Extend the GaussianAvatars setup instructions below, picking up immediately after their final line.

* begin DOCUMENT EXCERPT *

This project uses Gaussian Splatting, which carries its original license. The GUI is inspired by INSTA. The mesh rendering operations are adapted from NVDiffRec and NVDiffRast.
This work is made available under Creative Commons Attribution-NonCommercial-ShareAlike 4.0 International.
Setup
Hardware Requirements
- CUDA-ready GPU with Compute Capability 7.0+
- 11 GB VRAM (we used RTX 2080Ti)
Software Requirements
- Conda (recommended for easy setup)
- C++ Compiler for PyTorch extensions (we used Visual Studio for Windows, GCC for Linux)
- CUDA SDK for PyTorch extensions, install after Visual Studio or GCC
- C++ Compiler and CUDA SDK must be compatible
- FFMPEG to create result videos
Additional python packages
- RoMa (for rotation representations)
- DearPyGUI (for viewer interface)
- NVDiffRast (for mesh rendering in viewer)
Tested Platforms
PyTorch Version | CUDA version | Linux | Windows (VS2022) | Windows (VS2019) |
---|---|---|---|---|
2.0.1 | 11.7.1 | Pass | Fail to compile | Pass |
2.2.0 | 12.1.1 | Pass | Pass | Pass |
Installation
Our default installation method is based on Conda package and environment management:
Step 1: Clone the repo and install cuda-toolkit
with conda
git clone https://github.com/ShenhanQian/GaussianAvatars.git --recursive
cd GaussianAvatars
conda create --name gaussian-avatars -y python=3.10
conda activate gaussian-avatars
# Install CUDA and ninja for compilation
conda install -c "nvidia/label/cuda-11.7.1" cuda-toolkit ninja # use the right CUDA version
Step 2a: Setup paths (for Linux)

* end DOCUMENT EXCERPT *
* begin EXTRACTED INFORMATION *

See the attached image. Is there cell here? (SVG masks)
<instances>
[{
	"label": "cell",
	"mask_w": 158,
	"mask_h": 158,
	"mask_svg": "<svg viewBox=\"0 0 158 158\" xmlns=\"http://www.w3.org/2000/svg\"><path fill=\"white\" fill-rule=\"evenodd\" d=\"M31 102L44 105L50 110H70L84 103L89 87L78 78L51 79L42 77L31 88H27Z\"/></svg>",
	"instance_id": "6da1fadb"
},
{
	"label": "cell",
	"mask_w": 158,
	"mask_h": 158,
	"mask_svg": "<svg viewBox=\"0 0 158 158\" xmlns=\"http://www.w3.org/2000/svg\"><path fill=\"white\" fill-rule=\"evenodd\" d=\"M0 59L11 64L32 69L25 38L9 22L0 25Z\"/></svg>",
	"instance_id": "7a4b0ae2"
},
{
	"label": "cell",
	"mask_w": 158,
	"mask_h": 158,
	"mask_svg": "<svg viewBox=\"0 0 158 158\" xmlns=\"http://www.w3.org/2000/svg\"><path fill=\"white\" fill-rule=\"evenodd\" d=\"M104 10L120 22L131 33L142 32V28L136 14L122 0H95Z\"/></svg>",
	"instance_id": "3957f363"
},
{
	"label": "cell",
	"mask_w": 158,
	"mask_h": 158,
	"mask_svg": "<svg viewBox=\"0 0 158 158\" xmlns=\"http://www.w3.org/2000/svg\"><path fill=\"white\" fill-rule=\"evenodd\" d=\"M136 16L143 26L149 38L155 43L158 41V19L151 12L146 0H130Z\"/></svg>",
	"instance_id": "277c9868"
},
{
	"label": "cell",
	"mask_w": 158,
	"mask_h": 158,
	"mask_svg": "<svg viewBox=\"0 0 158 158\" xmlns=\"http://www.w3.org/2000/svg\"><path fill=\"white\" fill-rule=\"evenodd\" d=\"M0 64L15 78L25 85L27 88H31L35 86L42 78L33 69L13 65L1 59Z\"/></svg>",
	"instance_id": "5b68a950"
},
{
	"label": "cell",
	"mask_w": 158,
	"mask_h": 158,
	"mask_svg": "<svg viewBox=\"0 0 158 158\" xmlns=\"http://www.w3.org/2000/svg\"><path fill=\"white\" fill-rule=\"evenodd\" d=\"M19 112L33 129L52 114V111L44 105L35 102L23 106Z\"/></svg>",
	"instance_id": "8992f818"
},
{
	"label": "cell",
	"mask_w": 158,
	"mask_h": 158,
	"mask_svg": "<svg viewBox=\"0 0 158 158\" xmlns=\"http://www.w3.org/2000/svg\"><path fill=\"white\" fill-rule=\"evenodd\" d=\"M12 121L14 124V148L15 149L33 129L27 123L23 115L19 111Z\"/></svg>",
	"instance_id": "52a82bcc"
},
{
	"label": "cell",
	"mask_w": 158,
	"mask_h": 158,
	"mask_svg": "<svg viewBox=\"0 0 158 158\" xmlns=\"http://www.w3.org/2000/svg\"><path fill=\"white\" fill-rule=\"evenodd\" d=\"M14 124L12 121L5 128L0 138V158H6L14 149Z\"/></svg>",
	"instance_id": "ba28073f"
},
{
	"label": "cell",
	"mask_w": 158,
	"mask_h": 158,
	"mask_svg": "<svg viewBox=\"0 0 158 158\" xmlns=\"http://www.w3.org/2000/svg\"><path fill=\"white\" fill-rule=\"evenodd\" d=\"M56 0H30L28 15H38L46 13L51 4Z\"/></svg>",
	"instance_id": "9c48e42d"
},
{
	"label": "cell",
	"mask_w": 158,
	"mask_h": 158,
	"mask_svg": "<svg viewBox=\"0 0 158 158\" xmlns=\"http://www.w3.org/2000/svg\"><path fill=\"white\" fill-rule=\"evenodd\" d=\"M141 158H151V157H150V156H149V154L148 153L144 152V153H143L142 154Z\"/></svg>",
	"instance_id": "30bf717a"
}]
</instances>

* end EXTRACTED INFORMATION *

*THE RESPONSE*:
ln -s "$CONDA_PREFIX/lib" "$CONDA_PREFIX/lib64" # to avoid error "/usr/bin/ld: cannot find -lcudart"
conda env config vars set CUDA_HOME=$CONDA_PREFIX # for compilation
Step 2b: Setup environment variables (for Windows with PowerShell)
conda env config vars set CUDA_PATH="$env:CONDA_PREFIX"
## Visual Studio 2022 (modify the version number `14.39.33519` accordingly)
conda env config vars set PATH="$env:CONDA_PREFIX\Script;C:\Program Files\Microsoft Visual Studio\2022\Community\VC\Tools\MSVC\14.39.33519\bin\Hostx64\x64;$env:PATH"
## or Visual Studio 2019 (modify the version number `14.29.30133` accordingly)
conda env config vars set PATH="$env:CONDA_PREFIX\Script;C:\Program Files (x86)\Microsoft Visual Studio\2019\Community\VC\Tools\MSVC\14.29.30133\bin\HostX86\x86;$env:PATH"
# re-activate the environment to make the above eonvironment variables effective
conda deactivate
conda activate gaussian-avatars
Step 2c: Setup environment variables (for Windows with Command Prompt)
conda env config vars set CUDA_PATH=%CONDA_PREFIX%
## Visual Studio 2022 (modify the version number `14.39.33519` accordingly)
conda env config vars set PATH="%CONDA_PREFIX%\Script;C:\Program Files\Microsoft Visual Studio\2022\Community\VC\Tools\MSVC\14.39.33519\bin\Hostx64\x64;%PATH%"
## or Visual Studio 2019 (modify the version number `14.29.30133` accordingly)
conda env config vars set PATH="%CONDA_PREFIX%\Script;C:\Program Files (x86)\Microsoft Visual Studio\2019\Community\VC\Tools\MSVC\14.29.30133\bin\HostX86\x86;%PATH%"
# re-activate the environment to make the above eonvironment variables effective
conda deactivate
conda activate gaussian-avatars
Step 3: Install PyTorch and other packages
# Install PyTorch (make sure that the CUDA version matches with "Step 1")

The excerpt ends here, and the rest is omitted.